[home]


Family in the Spotlight

Scripps-Howard News Service 8.07.02
Balint Vazsonyi

"I grew up the member of a large family, in a small house that stood in the middle of a field. At one end of the field stood the house of my grandmother; at the other, the home of my great-grandfather. Little did I know then that, as I turn 50, I would commit my life to a fight for the very survival of the family."

These were the words of Richard Wilkins, managing director of the World Family Policy Center, as he closed its fourth annual meeting in Provo, Utah. Brigham Young University's Law School has been the moving force, organizer and host of the multinational effort.

This time, 107-degree temperatures surrounded the three days during which delegates from every continent listened to a variety of presentations and participated in lengthy debates.
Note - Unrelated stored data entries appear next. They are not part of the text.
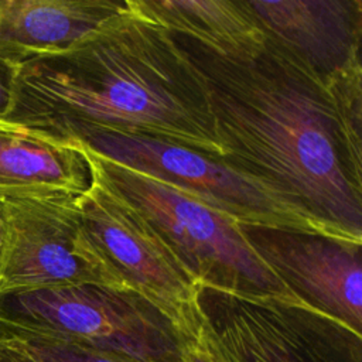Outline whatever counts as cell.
Listing matches in <instances>:
<instances>
[{
  "label": "cell",
  "instance_id": "ac0fdd59",
  "mask_svg": "<svg viewBox=\"0 0 362 362\" xmlns=\"http://www.w3.org/2000/svg\"><path fill=\"white\" fill-rule=\"evenodd\" d=\"M0 252H1V214H0Z\"/></svg>",
  "mask_w": 362,
  "mask_h": 362
},
{
  "label": "cell",
  "instance_id": "ba28073f",
  "mask_svg": "<svg viewBox=\"0 0 362 362\" xmlns=\"http://www.w3.org/2000/svg\"><path fill=\"white\" fill-rule=\"evenodd\" d=\"M78 150L90 175L86 189L78 197L89 235L127 287L194 339L201 286L160 232L115 189L95 161Z\"/></svg>",
  "mask_w": 362,
  "mask_h": 362
},
{
  "label": "cell",
  "instance_id": "2e32d148",
  "mask_svg": "<svg viewBox=\"0 0 362 362\" xmlns=\"http://www.w3.org/2000/svg\"><path fill=\"white\" fill-rule=\"evenodd\" d=\"M0 362H35L23 351L0 338Z\"/></svg>",
  "mask_w": 362,
  "mask_h": 362
},
{
  "label": "cell",
  "instance_id": "6da1fadb",
  "mask_svg": "<svg viewBox=\"0 0 362 362\" xmlns=\"http://www.w3.org/2000/svg\"><path fill=\"white\" fill-rule=\"evenodd\" d=\"M134 6L95 40L18 65L1 123L61 141L79 130L143 136L223 158L197 62Z\"/></svg>",
  "mask_w": 362,
  "mask_h": 362
},
{
  "label": "cell",
  "instance_id": "8992f818",
  "mask_svg": "<svg viewBox=\"0 0 362 362\" xmlns=\"http://www.w3.org/2000/svg\"><path fill=\"white\" fill-rule=\"evenodd\" d=\"M195 344L211 362H362V334L308 307L209 288Z\"/></svg>",
  "mask_w": 362,
  "mask_h": 362
},
{
  "label": "cell",
  "instance_id": "9a60e30c",
  "mask_svg": "<svg viewBox=\"0 0 362 362\" xmlns=\"http://www.w3.org/2000/svg\"><path fill=\"white\" fill-rule=\"evenodd\" d=\"M16 68L17 66L0 61V123L11 106Z\"/></svg>",
  "mask_w": 362,
  "mask_h": 362
},
{
  "label": "cell",
  "instance_id": "277c9868",
  "mask_svg": "<svg viewBox=\"0 0 362 362\" xmlns=\"http://www.w3.org/2000/svg\"><path fill=\"white\" fill-rule=\"evenodd\" d=\"M96 154L151 175L246 228L322 236L362 246V238L311 214L267 181L222 158L161 141L106 130H79L66 137Z\"/></svg>",
  "mask_w": 362,
  "mask_h": 362
},
{
  "label": "cell",
  "instance_id": "5bb4252c",
  "mask_svg": "<svg viewBox=\"0 0 362 362\" xmlns=\"http://www.w3.org/2000/svg\"><path fill=\"white\" fill-rule=\"evenodd\" d=\"M0 338L35 362H136L116 354L20 329L0 327Z\"/></svg>",
  "mask_w": 362,
  "mask_h": 362
},
{
  "label": "cell",
  "instance_id": "7c38bea8",
  "mask_svg": "<svg viewBox=\"0 0 362 362\" xmlns=\"http://www.w3.org/2000/svg\"><path fill=\"white\" fill-rule=\"evenodd\" d=\"M89 180L75 144L0 123V198L81 195Z\"/></svg>",
  "mask_w": 362,
  "mask_h": 362
},
{
  "label": "cell",
  "instance_id": "8fae6325",
  "mask_svg": "<svg viewBox=\"0 0 362 362\" xmlns=\"http://www.w3.org/2000/svg\"><path fill=\"white\" fill-rule=\"evenodd\" d=\"M134 14V0H0V61L69 51Z\"/></svg>",
  "mask_w": 362,
  "mask_h": 362
},
{
  "label": "cell",
  "instance_id": "7a4b0ae2",
  "mask_svg": "<svg viewBox=\"0 0 362 362\" xmlns=\"http://www.w3.org/2000/svg\"><path fill=\"white\" fill-rule=\"evenodd\" d=\"M182 42L205 79L222 160L362 238V174L346 154L325 81L269 40L249 59Z\"/></svg>",
  "mask_w": 362,
  "mask_h": 362
},
{
  "label": "cell",
  "instance_id": "4fadbf2b",
  "mask_svg": "<svg viewBox=\"0 0 362 362\" xmlns=\"http://www.w3.org/2000/svg\"><path fill=\"white\" fill-rule=\"evenodd\" d=\"M143 14L188 42L229 59L260 55L267 35L246 0H136Z\"/></svg>",
  "mask_w": 362,
  "mask_h": 362
},
{
  "label": "cell",
  "instance_id": "5b68a950",
  "mask_svg": "<svg viewBox=\"0 0 362 362\" xmlns=\"http://www.w3.org/2000/svg\"><path fill=\"white\" fill-rule=\"evenodd\" d=\"M0 327L136 362H187L194 344L139 294L90 284L0 293Z\"/></svg>",
  "mask_w": 362,
  "mask_h": 362
},
{
  "label": "cell",
  "instance_id": "52a82bcc",
  "mask_svg": "<svg viewBox=\"0 0 362 362\" xmlns=\"http://www.w3.org/2000/svg\"><path fill=\"white\" fill-rule=\"evenodd\" d=\"M78 197L0 198V293L83 284L132 291L85 228Z\"/></svg>",
  "mask_w": 362,
  "mask_h": 362
},
{
  "label": "cell",
  "instance_id": "9c48e42d",
  "mask_svg": "<svg viewBox=\"0 0 362 362\" xmlns=\"http://www.w3.org/2000/svg\"><path fill=\"white\" fill-rule=\"evenodd\" d=\"M240 228L303 305L362 334L359 245L279 229Z\"/></svg>",
  "mask_w": 362,
  "mask_h": 362
},
{
  "label": "cell",
  "instance_id": "30bf717a",
  "mask_svg": "<svg viewBox=\"0 0 362 362\" xmlns=\"http://www.w3.org/2000/svg\"><path fill=\"white\" fill-rule=\"evenodd\" d=\"M267 40L322 81L361 58V0H246Z\"/></svg>",
  "mask_w": 362,
  "mask_h": 362
},
{
  "label": "cell",
  "instance_id": "3957f363",
  "mask_svg": "<svg viewBox=\"0 0 362 362\" xmlns=\"http://www.w3.org/2000/svg\"><path fill=\"white\" fill-rule=\"evenodd\" d=\"M74 144L160 232L201 288L303 305L255 252L240 225L170 184Z\"/></svg>",
  "mask_w": 362,
  "mask_h": 362
},
{
  "label": "cell",
  "instance_id": "e0dca14e",
  "mask_svg": "<svg viewBox=\"0 0 362 362\" xmlns=\"http://www.w3.org/2000/svg\"><path fill=\"white\" fill-rule=\"evenodd\" d=\"M187 362H211L209 358L204 354V351L195 344H192V346L189 348V352H188V356H187Z\"/></svg>",
  "mask_w": 362,
  "mask_h": 362
}]
</instances>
The ambassador from Kenya sat next to the lady from Sweden's parliament, and the chief advisor to Pakistan's supreme court neighbored the director of Argentina's Family Council.

Yes, it looked like a mini-United Nations, where most of the conference delegates actually work. Truly ironic if one considers that the institution that has placed the family in its cross hairs is - the United Nations.

For that is how the delegates see it.

There seemed to be broad agreement on some fundamental issues. Among these was the recognition that the family, as the unit from which larger entities grow, is the most commonly shared grouping of humans - equally natural in tribal life as in the most advanced and sophisticated societies. Among these was the assertion that a family consists of a man and a woman, embarking on a shared existence for the purpose of bringing forth and bringing up children. Among these was the understanding that exceptions to the previous structure do not change the rule.

What is fascinating is the incontrovertible fact that, when the United Nations came into being, few if any would have argued with the foregoing. What is even more fascinating is that we now live among people who are totally convinced that the 100,000 years directly preceding their emergence from puberty were one huge mistake, and that they now have all the answers.

And they are loud - brother, are they loud!

They are loudest at the U.N. where sanity broke down in proportion to the astronomic rise in member states. Being recognized as a country used to carry certain common requirements, such as actually being a country. Not any more. A dozen-or-so people can get together, devise a uniform for the Olympic parade, assemble 2-3 colors of fabric, and they are ready to apply for a loan to the World Bank and the IMF.

Worse yet, they have the same vote at the U.N. as the United States of America.

It has thus become easy as pie to build a majority for just about any ludicrous idea, propelling the U.N. into the never-intended position of a self-appointed legislature for the world. Funny?

No, not really.

The loud people can - and do - slip all sorts of language into all sorts of U.N. resolutions, then turn around at the next "international" conference and refer to it as "law."

But why would anyone assault the family if, as the U.N. Charter itself recognized, "The family is the natural and fundamental group unit of society and is entitled to protection by society and the State"?

Because, delegates agreed, the family has come to stand in the way of ambitious women whose "respect for Nature" might defend a tree to the death, but who reject the idea of Nature's role for them in the bearing and rearing of children.

Because, delegates agreed, homosexual activists are determined to do away with the notion that union between a man and a woman is in any way more natural than that of two men or two women. Such an agenda cannot coexist with the bearing of children as a function, much less purpose, of the family.

Because, delegates agreed, champions of very early daycare view the family as the obstacle to placing children under the control of the state.

That last point, I believe, may be crucial. The loud people need to make sure that, eventually, no one is left to remember how history actually unfolded. They realize - as did Hungary's Nazi and Communist occupiers during their years of rewriting history - that the family is the one place where truth and tradition ultimately triumph.

And, if you want to observe the benefits, take a trip around the state of Utah.